Ini bukan sekadar masalah keterampilan teknis. Ini tentang martabat, tentang hak setiap orang untuk tidak tertinggal. Ketika seorang kakek atau nenek kesulitan mengakses layanan administrasi online atau memesan ojek, bukan mereka yang gagal—kitalah yang belum hadir sebagai jembatan. Bayangkan betapa berartinya jika seorang lansia bisa menelepon anaknya sendiri tanpa bantuan orang lain, atau membaca resep dokter tanpa harus menelepon tetangga.
Kabar baiknya: setiap dari kita bisa menjadi bagian dari solusi. Tidak perlu jadi ahli IT; cukup punya hati yang sabar dan waktu luang. Mulailah dengan mengajar tetangga lansia menggunakan smartphone—dasar sekali, mulai dari menggeser layar hingga membuka aplikasi. Buatlah modul sederhana bergambar besar, atau pinjamkan tablet bekas yang sudah tidak terpakai. Atau bergabunglah dengan komunitas relawan yang menyelenggarakan kelas digital setiap pekan di balai warga.

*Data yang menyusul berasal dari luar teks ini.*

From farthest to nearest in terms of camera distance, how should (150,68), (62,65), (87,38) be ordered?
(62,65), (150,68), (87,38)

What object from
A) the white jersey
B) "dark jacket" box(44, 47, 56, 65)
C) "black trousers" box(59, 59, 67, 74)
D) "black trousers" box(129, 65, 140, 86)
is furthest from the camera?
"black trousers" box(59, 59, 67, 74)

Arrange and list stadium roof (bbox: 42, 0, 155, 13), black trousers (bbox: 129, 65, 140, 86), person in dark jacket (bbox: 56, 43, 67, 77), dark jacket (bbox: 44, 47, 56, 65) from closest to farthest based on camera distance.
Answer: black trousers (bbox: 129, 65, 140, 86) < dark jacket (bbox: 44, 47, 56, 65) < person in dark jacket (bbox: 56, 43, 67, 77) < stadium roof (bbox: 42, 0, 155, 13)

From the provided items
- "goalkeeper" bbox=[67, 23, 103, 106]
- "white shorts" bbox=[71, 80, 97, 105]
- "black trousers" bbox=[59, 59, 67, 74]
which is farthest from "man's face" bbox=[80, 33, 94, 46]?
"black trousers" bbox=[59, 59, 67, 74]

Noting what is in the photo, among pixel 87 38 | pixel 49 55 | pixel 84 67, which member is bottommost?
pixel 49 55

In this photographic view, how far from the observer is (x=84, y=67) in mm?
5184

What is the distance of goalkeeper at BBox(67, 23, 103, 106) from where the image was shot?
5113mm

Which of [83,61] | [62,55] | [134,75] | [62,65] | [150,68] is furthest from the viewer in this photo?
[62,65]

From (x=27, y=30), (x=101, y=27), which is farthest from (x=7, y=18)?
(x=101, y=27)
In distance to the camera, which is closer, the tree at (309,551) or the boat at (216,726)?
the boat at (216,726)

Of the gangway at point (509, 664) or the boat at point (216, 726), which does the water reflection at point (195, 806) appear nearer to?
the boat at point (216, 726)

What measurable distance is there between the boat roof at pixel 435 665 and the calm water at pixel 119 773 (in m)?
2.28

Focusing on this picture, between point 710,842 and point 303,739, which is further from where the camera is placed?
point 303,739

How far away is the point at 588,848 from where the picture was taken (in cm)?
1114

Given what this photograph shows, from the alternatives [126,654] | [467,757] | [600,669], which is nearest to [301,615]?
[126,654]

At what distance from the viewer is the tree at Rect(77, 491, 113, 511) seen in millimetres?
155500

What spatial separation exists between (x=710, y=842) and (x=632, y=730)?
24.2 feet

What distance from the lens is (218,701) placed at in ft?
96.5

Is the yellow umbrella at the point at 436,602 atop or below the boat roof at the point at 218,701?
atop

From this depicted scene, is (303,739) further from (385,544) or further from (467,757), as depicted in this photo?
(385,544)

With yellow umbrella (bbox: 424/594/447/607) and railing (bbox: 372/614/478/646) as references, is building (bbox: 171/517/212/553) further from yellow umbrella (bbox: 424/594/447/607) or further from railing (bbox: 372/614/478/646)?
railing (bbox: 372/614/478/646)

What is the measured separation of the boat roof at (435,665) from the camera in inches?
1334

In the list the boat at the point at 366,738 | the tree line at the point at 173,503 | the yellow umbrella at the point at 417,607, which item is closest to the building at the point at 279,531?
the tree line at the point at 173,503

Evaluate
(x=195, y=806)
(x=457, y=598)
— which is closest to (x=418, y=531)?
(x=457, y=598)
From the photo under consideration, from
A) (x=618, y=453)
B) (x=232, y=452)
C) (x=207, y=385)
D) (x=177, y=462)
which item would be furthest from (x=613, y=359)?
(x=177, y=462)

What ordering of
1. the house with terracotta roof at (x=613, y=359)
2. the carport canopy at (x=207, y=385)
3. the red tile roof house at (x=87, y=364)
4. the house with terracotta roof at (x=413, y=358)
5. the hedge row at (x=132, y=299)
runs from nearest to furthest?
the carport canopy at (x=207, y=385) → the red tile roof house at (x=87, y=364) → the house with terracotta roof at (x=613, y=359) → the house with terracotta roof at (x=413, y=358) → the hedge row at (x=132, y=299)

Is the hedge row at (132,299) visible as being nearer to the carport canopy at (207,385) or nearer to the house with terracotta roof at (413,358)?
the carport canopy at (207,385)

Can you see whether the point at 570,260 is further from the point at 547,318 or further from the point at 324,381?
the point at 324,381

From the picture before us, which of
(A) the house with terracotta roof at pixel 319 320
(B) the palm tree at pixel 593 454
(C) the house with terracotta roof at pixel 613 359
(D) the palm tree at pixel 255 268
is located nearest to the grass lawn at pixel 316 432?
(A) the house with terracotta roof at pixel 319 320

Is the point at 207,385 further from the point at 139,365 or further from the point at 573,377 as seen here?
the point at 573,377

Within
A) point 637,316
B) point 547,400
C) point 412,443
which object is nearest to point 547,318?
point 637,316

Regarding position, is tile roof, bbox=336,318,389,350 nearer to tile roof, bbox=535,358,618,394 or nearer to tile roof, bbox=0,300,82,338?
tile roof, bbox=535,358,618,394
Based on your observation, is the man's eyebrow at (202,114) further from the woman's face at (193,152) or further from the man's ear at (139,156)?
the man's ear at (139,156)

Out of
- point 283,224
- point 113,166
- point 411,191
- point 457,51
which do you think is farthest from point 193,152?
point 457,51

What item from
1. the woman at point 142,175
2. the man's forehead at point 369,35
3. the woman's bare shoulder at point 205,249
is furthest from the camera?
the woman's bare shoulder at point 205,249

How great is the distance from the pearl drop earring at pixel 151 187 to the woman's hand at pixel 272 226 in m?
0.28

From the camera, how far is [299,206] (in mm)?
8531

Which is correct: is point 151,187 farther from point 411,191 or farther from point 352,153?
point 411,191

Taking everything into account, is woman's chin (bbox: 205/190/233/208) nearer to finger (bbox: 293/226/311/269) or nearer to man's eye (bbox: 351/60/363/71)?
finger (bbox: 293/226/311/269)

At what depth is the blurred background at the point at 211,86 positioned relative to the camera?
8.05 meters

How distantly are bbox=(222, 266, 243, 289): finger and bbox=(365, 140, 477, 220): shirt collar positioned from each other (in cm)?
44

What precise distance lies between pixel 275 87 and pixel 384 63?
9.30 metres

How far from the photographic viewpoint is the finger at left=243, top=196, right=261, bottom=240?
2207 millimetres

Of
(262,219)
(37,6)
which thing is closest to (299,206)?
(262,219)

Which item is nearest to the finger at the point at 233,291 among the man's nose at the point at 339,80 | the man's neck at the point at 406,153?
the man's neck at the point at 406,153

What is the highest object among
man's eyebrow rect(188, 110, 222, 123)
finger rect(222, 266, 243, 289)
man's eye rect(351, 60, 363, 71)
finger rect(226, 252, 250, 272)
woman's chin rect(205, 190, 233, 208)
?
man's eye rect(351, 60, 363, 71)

Yang perlu diingat, belajar di usia senja butuh proses—tidak bisa terburu-buru. Tapi percayalah, senyum bangga di wajah mereka saat berhasil mengirim pesan pertama ke cucu adalah hadiah yang tak ternilai. Langkah kecil Anda—satu sabar, satu sesi, satu modul—bisa mengubah hidup seseorang. Mari jadikan 'gagap teknologi' sebagai kenangan masa lalu, bukan masa depan mereka.